▸ **WHAT YOU NEED TO DO**:
Every record must be copied exactly. Leave nothing out.
--------------------------------------------------
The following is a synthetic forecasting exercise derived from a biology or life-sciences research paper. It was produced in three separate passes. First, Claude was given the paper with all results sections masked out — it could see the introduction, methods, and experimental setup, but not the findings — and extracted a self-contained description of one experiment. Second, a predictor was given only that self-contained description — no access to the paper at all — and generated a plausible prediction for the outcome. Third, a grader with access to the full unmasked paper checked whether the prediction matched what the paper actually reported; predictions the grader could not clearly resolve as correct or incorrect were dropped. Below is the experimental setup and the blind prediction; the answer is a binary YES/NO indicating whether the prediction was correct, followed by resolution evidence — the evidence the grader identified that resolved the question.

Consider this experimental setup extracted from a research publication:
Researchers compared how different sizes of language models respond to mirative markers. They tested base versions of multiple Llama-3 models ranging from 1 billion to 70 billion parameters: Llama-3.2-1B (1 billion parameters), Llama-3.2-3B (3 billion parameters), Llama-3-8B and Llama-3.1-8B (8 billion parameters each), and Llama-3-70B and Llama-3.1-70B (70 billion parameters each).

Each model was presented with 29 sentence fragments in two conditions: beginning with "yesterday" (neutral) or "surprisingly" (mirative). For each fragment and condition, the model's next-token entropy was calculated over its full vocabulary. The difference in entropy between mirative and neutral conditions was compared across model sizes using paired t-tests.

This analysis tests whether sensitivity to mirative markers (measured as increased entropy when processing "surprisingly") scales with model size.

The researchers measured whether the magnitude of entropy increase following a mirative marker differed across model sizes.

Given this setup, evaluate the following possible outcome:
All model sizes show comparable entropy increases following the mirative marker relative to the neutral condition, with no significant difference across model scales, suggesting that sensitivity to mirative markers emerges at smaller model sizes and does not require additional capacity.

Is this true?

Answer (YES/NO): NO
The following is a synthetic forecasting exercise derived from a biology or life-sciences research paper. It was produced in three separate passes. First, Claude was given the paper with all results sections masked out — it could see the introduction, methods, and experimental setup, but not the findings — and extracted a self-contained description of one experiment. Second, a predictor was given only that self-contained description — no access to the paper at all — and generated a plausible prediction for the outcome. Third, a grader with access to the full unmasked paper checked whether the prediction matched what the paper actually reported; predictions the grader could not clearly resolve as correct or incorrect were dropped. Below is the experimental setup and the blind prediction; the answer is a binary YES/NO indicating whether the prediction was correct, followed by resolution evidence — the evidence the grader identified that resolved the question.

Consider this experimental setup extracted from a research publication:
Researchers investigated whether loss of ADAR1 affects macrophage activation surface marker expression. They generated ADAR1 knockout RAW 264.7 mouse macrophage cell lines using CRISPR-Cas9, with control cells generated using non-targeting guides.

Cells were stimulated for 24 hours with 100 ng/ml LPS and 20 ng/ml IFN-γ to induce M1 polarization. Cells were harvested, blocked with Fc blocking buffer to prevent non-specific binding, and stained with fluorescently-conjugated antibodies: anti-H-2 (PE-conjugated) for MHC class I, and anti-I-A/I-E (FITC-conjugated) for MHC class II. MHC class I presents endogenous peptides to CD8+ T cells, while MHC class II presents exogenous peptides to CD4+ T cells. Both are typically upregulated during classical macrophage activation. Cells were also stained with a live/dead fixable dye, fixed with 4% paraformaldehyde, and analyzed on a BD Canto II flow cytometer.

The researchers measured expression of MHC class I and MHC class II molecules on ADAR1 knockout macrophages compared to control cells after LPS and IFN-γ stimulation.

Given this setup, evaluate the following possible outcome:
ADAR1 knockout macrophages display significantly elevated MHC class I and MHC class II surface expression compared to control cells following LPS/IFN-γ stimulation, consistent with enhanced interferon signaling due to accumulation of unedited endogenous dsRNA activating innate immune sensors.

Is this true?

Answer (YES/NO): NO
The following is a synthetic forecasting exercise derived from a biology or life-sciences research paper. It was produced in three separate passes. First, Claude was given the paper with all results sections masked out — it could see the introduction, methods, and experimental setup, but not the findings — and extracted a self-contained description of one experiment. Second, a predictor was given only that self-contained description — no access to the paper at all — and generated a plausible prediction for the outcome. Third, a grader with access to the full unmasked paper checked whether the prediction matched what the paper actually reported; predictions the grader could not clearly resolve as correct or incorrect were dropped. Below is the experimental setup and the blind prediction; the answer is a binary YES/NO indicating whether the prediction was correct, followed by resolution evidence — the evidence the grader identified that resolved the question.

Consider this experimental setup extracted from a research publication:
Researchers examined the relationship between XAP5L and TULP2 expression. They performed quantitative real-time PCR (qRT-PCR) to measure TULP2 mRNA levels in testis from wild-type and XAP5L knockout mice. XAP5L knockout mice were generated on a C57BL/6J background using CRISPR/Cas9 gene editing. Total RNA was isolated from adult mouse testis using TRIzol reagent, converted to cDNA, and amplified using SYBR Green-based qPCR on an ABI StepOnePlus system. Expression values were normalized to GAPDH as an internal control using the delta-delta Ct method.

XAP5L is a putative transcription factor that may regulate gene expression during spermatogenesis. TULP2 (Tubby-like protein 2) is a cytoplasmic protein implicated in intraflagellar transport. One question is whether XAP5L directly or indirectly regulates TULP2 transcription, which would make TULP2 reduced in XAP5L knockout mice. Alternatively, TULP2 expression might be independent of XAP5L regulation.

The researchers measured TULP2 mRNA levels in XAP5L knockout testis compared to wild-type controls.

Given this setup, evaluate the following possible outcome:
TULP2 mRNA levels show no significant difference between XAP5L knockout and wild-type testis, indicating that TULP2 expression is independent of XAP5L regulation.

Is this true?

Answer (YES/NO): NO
--------------------------------------------------
▸ **SOLUTION TO THIS PROBLEM**:
The following is a synthetic forecasting exercise derived from a biology or life-sciences research paper. It was produced in three separate passes. First, Claude was given the paper with all results sections masked out — it could see the introduction, methods, and experimental setup, but not the findings — and extracted a self-contained description of one experiment. Second, a predictor was given only that self-contained description — no access to the paper at all — and generated a plausible prediction for the outcome. Third, a grader with access to the full unmasked paper checked whether the prediction matched what the paper actually reported; predictions the grader could not clearly resolve as correct or incorrect were dropped. Below is the experimental setup and the blind prediction; the answer is a binary YES/NO indicating whether the prediction was correct, followed by resolution evidence — the evidence the grader identified that resolved the question.

Consider this experimental setup extracted from a research publication:
Researchers compared how different sizes of language models respond to mirative markers. They tested base versions of multiple Llama-3 models ranging from 1 billion to 70 billion parameters: Llama-3.2-1B (1 billion parameters), Llama-3.2-3B (3 billion parameters), Llama-3-8B and Llama-3.1-8B (8 billion parameters each), and Llama-3-70B and Llama-3.1-70B (70 billion parameters each).

Each model was presented with 29 sentence fragments in two conditions: beginning with "yesterday" (neutral) or "surprisingly" (mirative). For each fragment and condition, the model's next-token entropy was calculated over its full vocabulary. The difference in entropy between mirative and neutral conditions was compared across model sizes using paired t-tests.

This analysis tests whether sensitivity to mirative markers (measured as increased entropy when processing "surprisingly") scales with model size.

The researchers measured whether the magnitude of entropy increase following a mirative marker differed across model sizes.

Given this setup, evaluate the following possible outcome:
All model sizes show comparable entropy increases following the mirative marker relative to the neutral condition, with no significant difference across model scales, suggesting that sensitivity to mirative markers emerges at smaller model sizes and does not require additional capacity.

Is this true?

Answer (YES/NO): NO
The following is a synthetic forecasting exercise derived from a biology or life-sciences research paper. It was produced in three separate passes. First, Claude was given the paper with all results sections masked out — it could see the introduction, methods, and experimental setup, but not the findings — and extracted a self-contained description of one experiment. Second, a predictor was given only that self-contained description — no access to the paper at all — and generated a plausible prediction for the outcome. Third, a grader with access to the full unmasked paper checked whether the prediction matched what the paper actually reported; predictions the grader could not clearly resolve as correct or incorrect were dropped. Below is the experimental setup and the blind prediction; the answer is a binary YES/NO indicating whether the prediction was correct, followed by resolution evidence — the evidence the grader identified that resolved the question.

Consider this experimental setup extracted from a research publication:
Researchers investigated whether loss of ADAR1 affects macrophage activation surface marker expression. They generated ADAR1 knockout RAW 264.7 mouse macrophage cell lines using CRISPR-Cas9, with control cells generated using non-targeting guides.

Cells were stimulated for 24 hours with 100 ng/ml LPS and 20 ng/ml IFN-γ to induce M1 polarization. Cells were harvested, blocked with Fc blocking buffer to prevent non-specific binding, and stained with fluorescently-conjugated antibodies: anti-H-2 (PE-conjugated) for MHC class I, and anti-I-A/I-E (FITC-conjugated) for MHC class II. MHC class I presents endogenous peptides to CD8+ T cells, while MHC class II presents exogenous peptides to CD4+ T cells. Both are typically upregulated during classical macrophage activation. Cells were also stained with a live/dead fixable dye, fixed with 4% paraformaldehyde, and analyzed on a BD Canto II flow cytometer.

The researchers measured expression of MHC class I and MHC class II molecules on ADAR1 knockout macrophages compared to control cells after LPS and IFN-γ stimulation.

Given this setup, evaluate the following possible outcome:
ADAR1 knockout macrophages display significantly elevated MHC class I and MHC class II surface expression compared to control cells following LPS/IFN-γ stimulation, consistent with enhanced interferon signaling due to accumulation of unedited endogenous dsRNA activating innate immune sensors.

Is this true?

Answer (YES/NO): NO
The following is a synthetic forecasting exercise derived from a biology or life-sciences research paper. It was produced in three separate passes. First, Claude was given the paper with all results sections masked out — it could see the introduction, methods, and experimental setup, but not the findings — and extracted a self-contained description of one experiment. Second, a predictor was given only that self-contained description — no access to the paper at all — and generated a plausible prediction for the outcome. Third, a grader with access to the full unmasked paper checked whether the prediction matched what the paper actually reported; predictions the grader could not clearly resolve as correct or incorrect were dropped. Below is the experimental setup and the blind prediction; the answer is a binary YES/NO indicating whether the prediction was correct, followed by resolution evidence — the evidence the grader identified that resolved the question.

Consider this experimental setup extracted from a research publication:
Researchers examined the relationship between XAP5L and TULP2 expression. They performed quantitative real-time PCR (qRT-PCR) to measure TULP2 mRNA levels in testis from wild-type and XAP5L knockout mice. XAP5L knockout mice were generated on a C57BL/6J background using CRISPR/Cas9 gene editing. Total RNA was isolated from adult mouse testis using TRIzol reagent, converted to cDNA, and amplified using SYBR Green-based qPCR on an ABI StepOnePlus system. Expression values were normalized to GAPDH as an internal control using the delta-delta Ct method.

XAP5L is a putative transcription factor that may regulate gene expression during spermatogenesis. TULP2 (Tubby-like protein 2) is a cytoplasmic protein implicated in intraflagellar transport. One question is whether XAP5L directly or indirectly regulates TULP2 transcription, which would make TULP2 reduced in XAP5L knockout mice. Alternatively, TULP2 expression might be independent of XAP5L regulation.

The researchers measured TULP2 mRNA levels in XAP5L knockout testis compared to wild-type controls.

Given this setup, evaluate the following possible outcome:
TULP2 mRNA levels show no significant difference between XAP5L knockout and wild-type testis, indicating that TULP2 expression is independent of XAP5L regulation.

Is this true?

Answer (YES/NO): NO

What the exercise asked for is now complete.